## Your objective
Every entry that follows should be output exactly, and every image in it left out.

BEGIN Record set

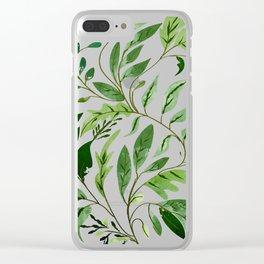 Abundance || Clear iPhone Case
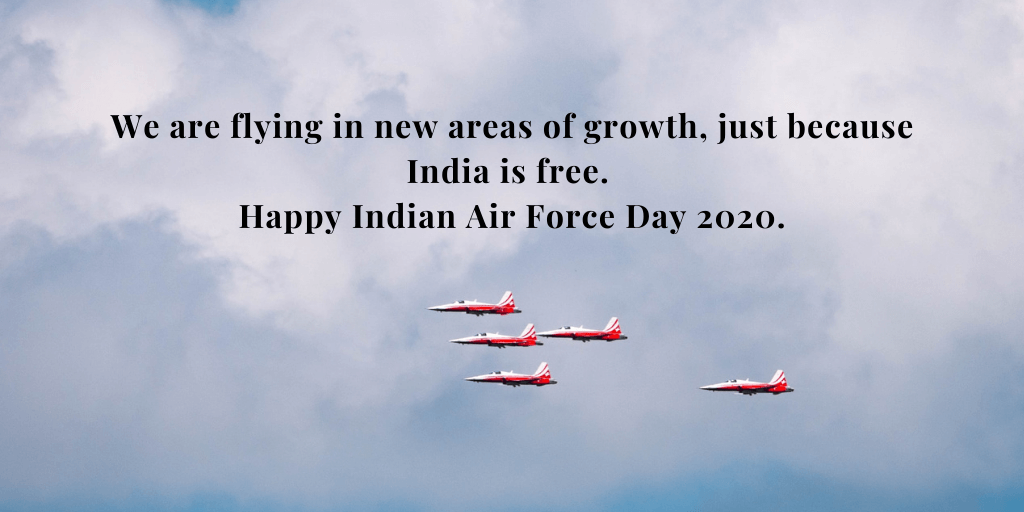 Image of air force day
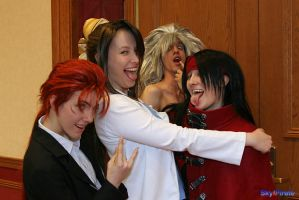 Akon 18 group Fun pict by RedDeath1888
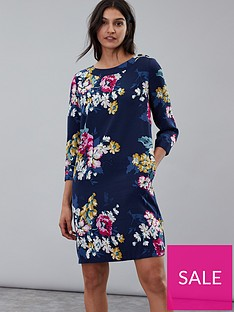 joules-daisy-boat-neck-woven-dress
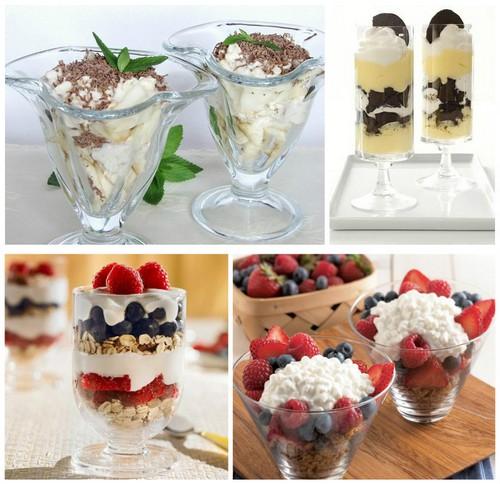 десерт для завтрака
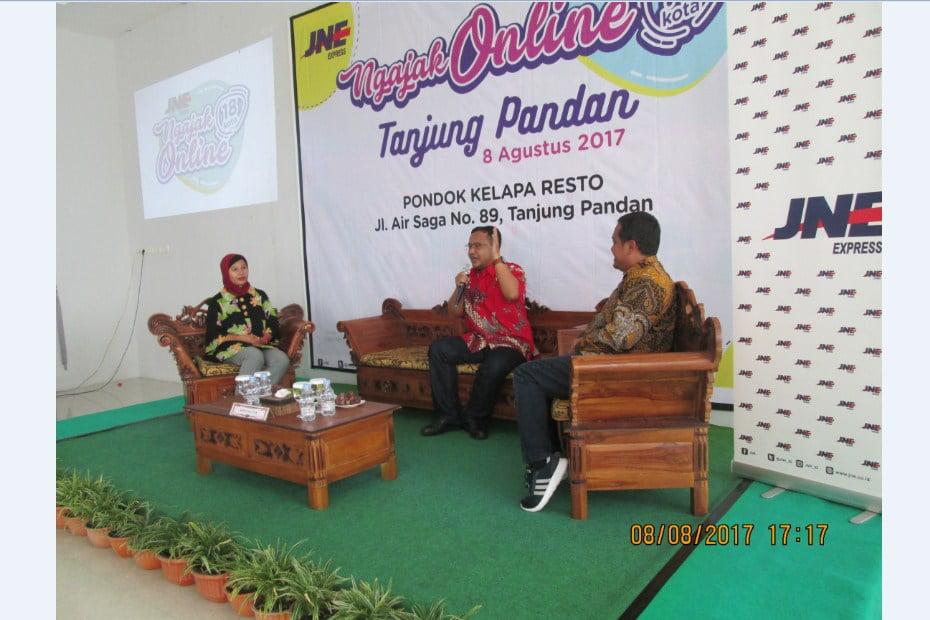 Trainer Bisnis Online Terbaik Indonesia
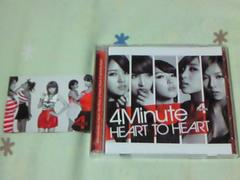 CD+DVD 4Minute HEART TO HEART 初回限定盤A K-POP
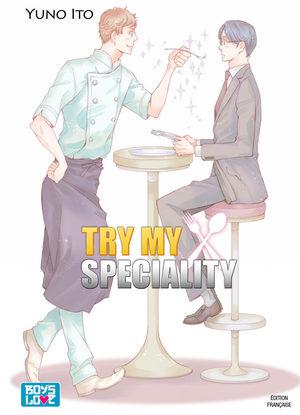 Try my specialist Manga
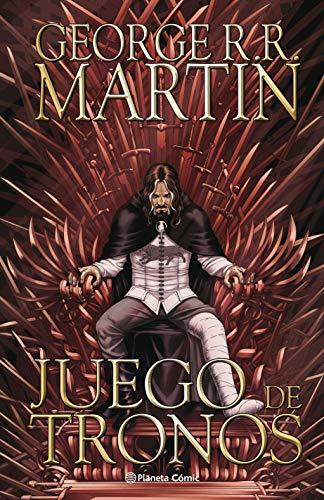 Juego de tronos nº 03/04 (Nueva edición): Canción de hielo y fuego (Independientes USA)
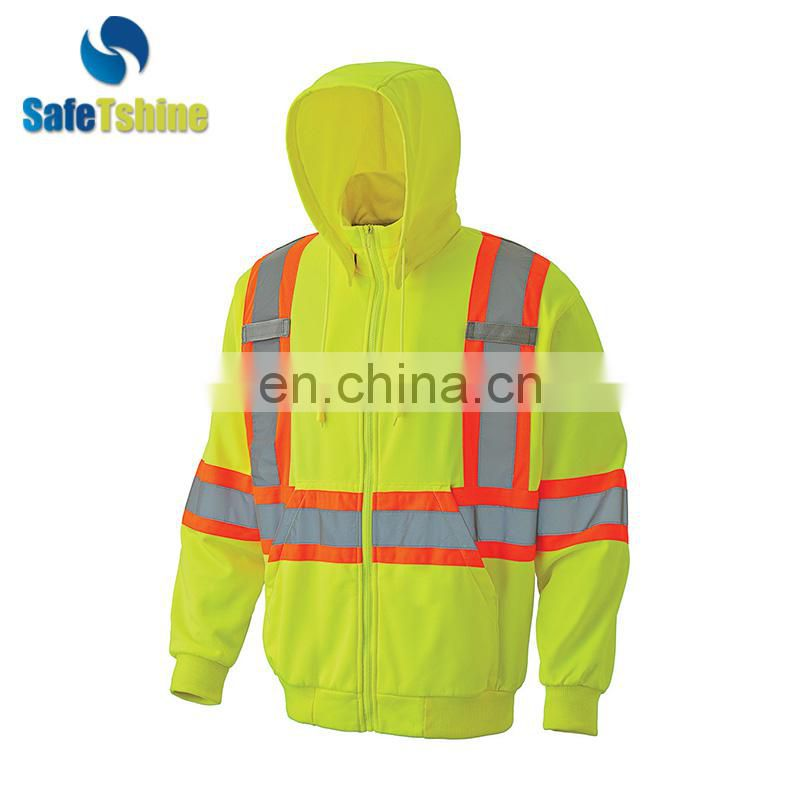 China manufacturer longline wholesale blank pullover hoodies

END Record set

## Written reply
 Abundance || Clear iPhone Case
 Image of air force day
 Akon 18 group Fun pict by RedDeath1888
 joules-daisy-boat-neck-woven-dress
 десерт для завтрака
 Trainer Bisnis Online Terbaik Indonesia
 CD+DVD 4Minute HEART TO HEART 初回限定盤A K-POP
 Try my specialist Manga
 Juego de tronos nº 03/04 (Nueva edición): Canción de hielo y fuego (Independientes USA)
 China manufacturer longline wholesale blank pullover hoodies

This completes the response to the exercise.